While traversing the Iowa State Fair Tuesday afternoon, Sen. Tim Scott weighed in on Sen. Mitt Romney’s strategy to back a Republican candidate who could defeat former President Donald Trump.
Scott likes the idea — if he is the candidate that others fall behind.
“I hope everyone coalesces around me,” Scott told the Deseret News. “That would be great.”
Per Romney’s strategy, unveiled in a Wall Street Journal op-ed last month, all Republican candidates and donors should coalesce behind a single, non-Trump candidate by the end of February to avoid “split[ting] the non-Trump vote” and awarding the former president a victory. Romney — who ran for president in 2008 and 2012 — reportedly worked behind the scenes in 2016 to a similar end. The candidates didn’t listen.
What about now? “I like the thought of everybody coalescing around my candidacy, without any question,” Scott said. “So I’ll continue to work really hard.”
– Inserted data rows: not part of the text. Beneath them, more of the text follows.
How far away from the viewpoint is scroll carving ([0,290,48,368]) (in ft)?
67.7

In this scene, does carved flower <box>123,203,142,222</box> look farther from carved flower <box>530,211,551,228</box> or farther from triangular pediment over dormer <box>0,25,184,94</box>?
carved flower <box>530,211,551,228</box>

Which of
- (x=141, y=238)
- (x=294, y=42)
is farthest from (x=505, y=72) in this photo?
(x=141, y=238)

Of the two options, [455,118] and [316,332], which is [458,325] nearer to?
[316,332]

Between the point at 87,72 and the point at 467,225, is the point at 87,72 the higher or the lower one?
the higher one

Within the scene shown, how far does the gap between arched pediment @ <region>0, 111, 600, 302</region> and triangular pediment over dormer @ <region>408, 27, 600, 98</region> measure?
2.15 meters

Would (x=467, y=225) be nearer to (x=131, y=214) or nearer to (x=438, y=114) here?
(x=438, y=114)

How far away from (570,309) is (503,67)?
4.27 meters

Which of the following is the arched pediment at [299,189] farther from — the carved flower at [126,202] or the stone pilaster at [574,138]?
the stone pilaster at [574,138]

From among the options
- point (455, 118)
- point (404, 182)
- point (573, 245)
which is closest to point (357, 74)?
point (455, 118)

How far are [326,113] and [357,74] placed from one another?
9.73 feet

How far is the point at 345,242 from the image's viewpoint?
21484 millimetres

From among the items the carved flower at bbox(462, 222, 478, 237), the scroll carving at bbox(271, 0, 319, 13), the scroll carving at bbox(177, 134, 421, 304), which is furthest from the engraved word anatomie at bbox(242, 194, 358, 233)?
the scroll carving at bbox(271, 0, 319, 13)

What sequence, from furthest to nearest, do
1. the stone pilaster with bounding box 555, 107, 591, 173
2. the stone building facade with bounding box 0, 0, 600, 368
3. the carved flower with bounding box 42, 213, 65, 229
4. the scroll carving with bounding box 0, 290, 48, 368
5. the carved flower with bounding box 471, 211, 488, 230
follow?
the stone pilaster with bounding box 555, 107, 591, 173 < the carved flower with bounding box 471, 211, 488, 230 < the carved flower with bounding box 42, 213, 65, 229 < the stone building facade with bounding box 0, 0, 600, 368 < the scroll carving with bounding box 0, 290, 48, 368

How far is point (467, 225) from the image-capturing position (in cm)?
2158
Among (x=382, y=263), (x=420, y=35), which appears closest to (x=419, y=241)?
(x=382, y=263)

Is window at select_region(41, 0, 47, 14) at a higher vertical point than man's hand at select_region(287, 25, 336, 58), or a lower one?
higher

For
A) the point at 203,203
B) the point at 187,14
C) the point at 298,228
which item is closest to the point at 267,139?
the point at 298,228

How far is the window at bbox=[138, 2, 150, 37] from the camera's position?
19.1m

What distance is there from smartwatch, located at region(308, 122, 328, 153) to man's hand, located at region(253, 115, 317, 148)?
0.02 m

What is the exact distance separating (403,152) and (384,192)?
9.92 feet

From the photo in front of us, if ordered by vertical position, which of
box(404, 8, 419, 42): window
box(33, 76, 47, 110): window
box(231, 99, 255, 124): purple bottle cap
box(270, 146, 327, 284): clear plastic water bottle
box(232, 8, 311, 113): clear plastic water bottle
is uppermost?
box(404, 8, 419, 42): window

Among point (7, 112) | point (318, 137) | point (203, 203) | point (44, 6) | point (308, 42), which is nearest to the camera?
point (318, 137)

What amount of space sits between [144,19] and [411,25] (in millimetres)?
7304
He did not specify whether he would be open to dropping out of the race by the end of February if he is not the leading non-Trump candidate.
Scott has represented South Carolina in the U.S. Senate since 2013. He has collaborated with Romney on several pieces of legislation, including a bill to block President Joe Biden’s student loan forgiveness plan and a tough-on-China amendment to the 2024 defense budget.
Romney has expressed his support for Scott’s candidacy — though he has not gone as far as endorsing him. “He’s someone who I would be happy if he became president of the United States,” Romney told NBC News shortly before Scott announced his candidacy in May. “There are a number of people who I feel that way about; he’s certainly one of them.”
Scott has struggled to gain traction in national polls, hovering around 2%. Trump maintains a dominant lead, polling above 50%, with his closest challenger — Florida Gov. Ron DeSantis — in the mid-teens.
The South Carolina senator has been hesitant in his critiques of the front-runner. After Trump was indicted Monday evening — for the fourth time this year — by a Georgia grand jury for his attempts to overturn the 2020 election, Scott emphasized to reporters Tuesday it was evidence of the “legal system being weaponized against political opponents, that is un-American and unacceptable.”
Scott’s visit to the Iowa State Fair Tuesday came days after several other Republican candidates — including Trump, DeSantis, former South Carolina Gov. Nikki Haley and entrepreneur Vivek Ramaswamy — convened on the fairgrounds Saturday. Scott participated in a “fair-side chat,” a public sit-down interview with Iowa Gov. Kim Reynolds, as did DeSantis and Haley, where the senator emphasized his positions on school choice and fighting crime by “refunding the police.”
But he opted out of the Des Moines Register Soapbox, where candidates give a stump speech and host a question-and-answer with fair attendees. Trump and DeSantis also opted out during their visits Saturday.
Instead, after concluding his fair-side chat, Scott maneuvered his way through a series of carefully crafted meet-and-greets and photo ops: flipping pork chops with Sen. Joni Ernst, R-Iowa; combing cattle alongside Iowa’s agriculture secretary; eating lunch at Cattleman’s Quarters, home of the “hot beef sundae.”
Scott’s careful planning — arriving at the fair Tuesday, days after several of his challengers — afforded him near-uninterrupted attention from the press, with some 30 journalists following him as he wandered through the fairgrounds. The only other Republican presidential candidates at the fair Tuesday were former Arkansas Gov. Asa Hutchinson and businessman Ryan Blinkley, neither of whom have qualified for the first debate.
Iowa’s 2024 Republican presidential caucuses are scheduled for Jan. 15, the earliest primary contest in the nation. Scott has made several visits to Iowa in recent months. His campaign has run ads in the state since May, and a new $40 million ad campaign is set to roll out in Iowa — alongside South Carolina and New Hampshire — next month.
Kelsey Bailey had several cows from her farm on display at the Cattle Barn. As Scott passed through, she recognized him from his ads.
“He has Christian values,” Bailey said. “He appears to appreciate a work ethic. And as a farmer and a teacher, I certainly appreciate when people have a solid work ethic.”
Aaron, a middle-aged man from Cedar Rapids, said he drove two-and-a-half hours to hear Scott. (He declined to give his last name.) He watched Scott flip pork chops with Ernst. “I just like his message of change, you know? Not doing the same-old, same-old,” Aaron said. “And so the change is more so more important to me than his race. But it’s just nice that he does know the issues that I’ve faced because I’m an African American.”